Dataset items:
= = =
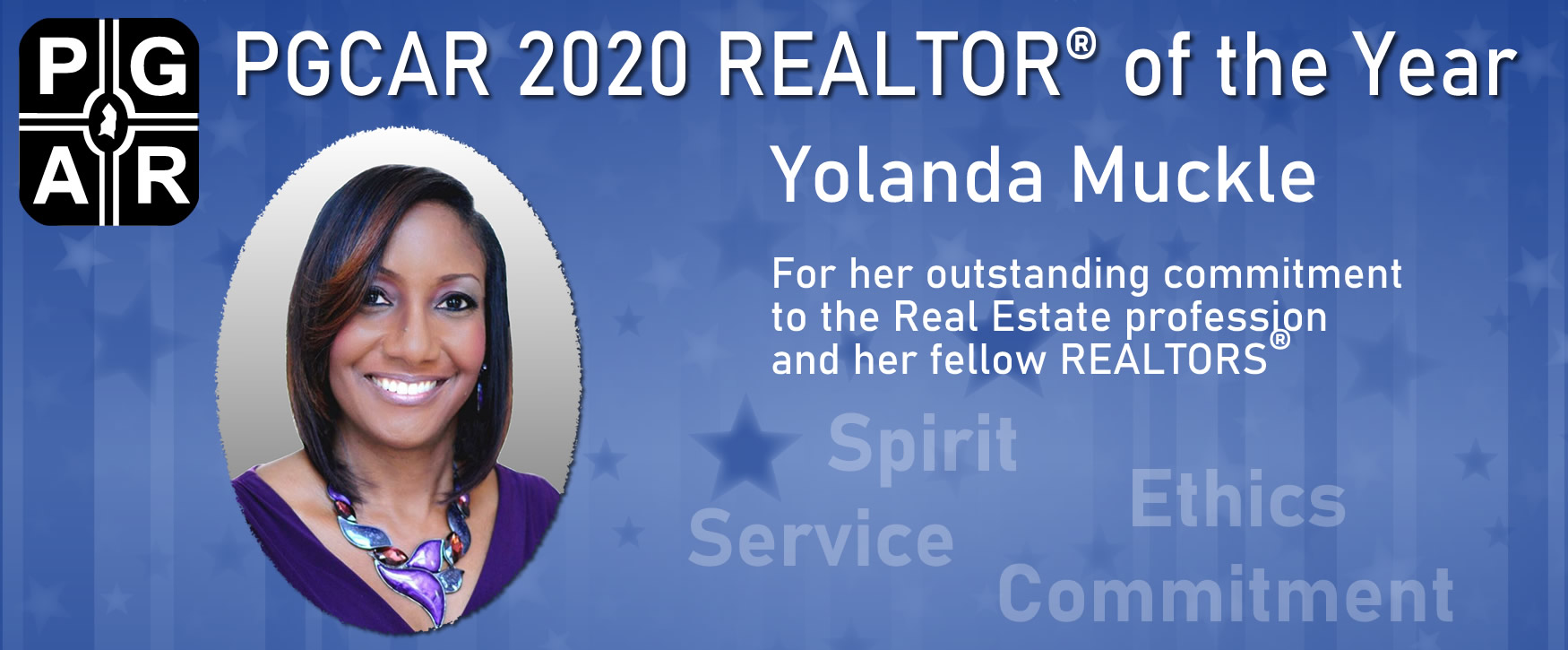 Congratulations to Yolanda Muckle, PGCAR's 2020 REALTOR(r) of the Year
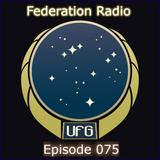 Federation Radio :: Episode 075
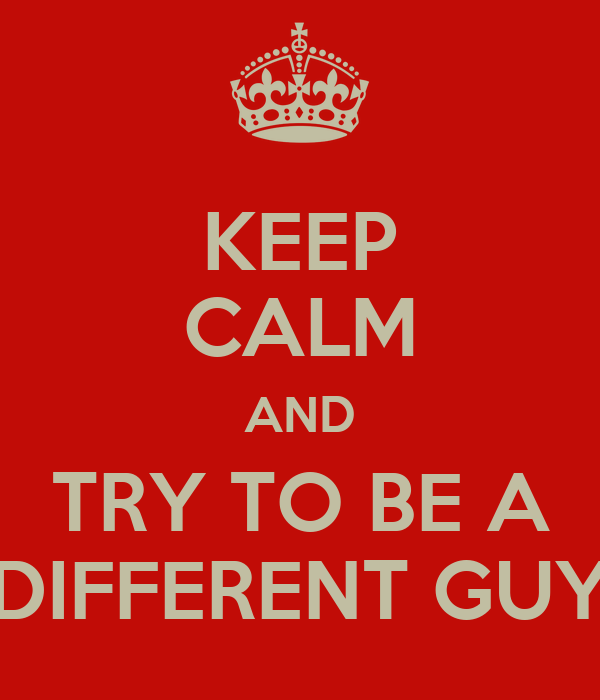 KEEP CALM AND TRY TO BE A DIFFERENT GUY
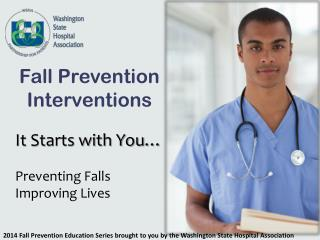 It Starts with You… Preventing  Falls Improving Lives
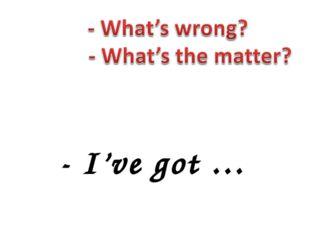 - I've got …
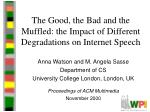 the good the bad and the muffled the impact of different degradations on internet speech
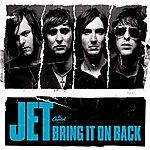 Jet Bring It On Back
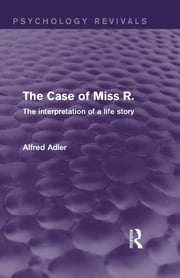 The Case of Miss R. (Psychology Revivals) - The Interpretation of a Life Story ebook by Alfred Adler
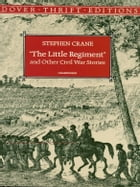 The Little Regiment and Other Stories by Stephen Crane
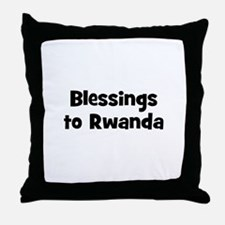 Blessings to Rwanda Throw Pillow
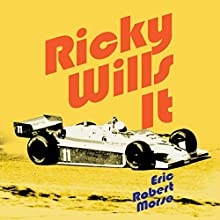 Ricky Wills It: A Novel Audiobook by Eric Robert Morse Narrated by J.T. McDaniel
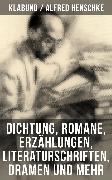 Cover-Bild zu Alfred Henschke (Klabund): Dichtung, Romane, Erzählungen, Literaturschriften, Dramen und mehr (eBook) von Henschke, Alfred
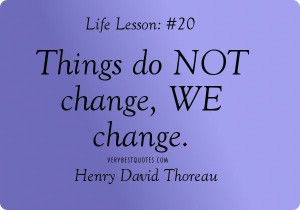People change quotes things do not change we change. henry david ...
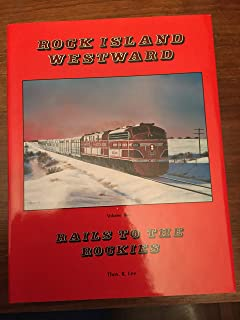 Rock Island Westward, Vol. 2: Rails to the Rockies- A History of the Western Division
= = =
Work request
Going by the entries above, repeat exactly the lines that start at the line with "Federation Radio :: Episode 075" and go on through the line with "People change quotes". Pictures are not part of the copy.

Response to the exercise
 Federation Radio :: Episode 075
 KEEP CALM AND TRY TO BE A DIFFERENT GUY
 It Starts with You… Preventing  Falls Improving Lives
 - I've got …
 the good the bad and the muffled the impact of different degradations on internet speech
 Jet Bring It On Back
 The Case of Miss R. (Psychology Revivals) - The Interpretation of a Life Story ebook by Alfred Adler
 The Little Regiment and Other Stories by Stephen Crane
 Blessings to Rwanda Throw Pillow
 Ricky Wills It: A Novel Audiobook by Eric Robert Morse Narrated by J.T. McDaniel
 Cover-Bild zu Alfred Henschke (Klabund): Dichtung, Romane, Erzählungen, Literaturschriften, Dramen und mehr (eBook) von Henschke, Alfred
People change quotes things do not change we change. henry david ...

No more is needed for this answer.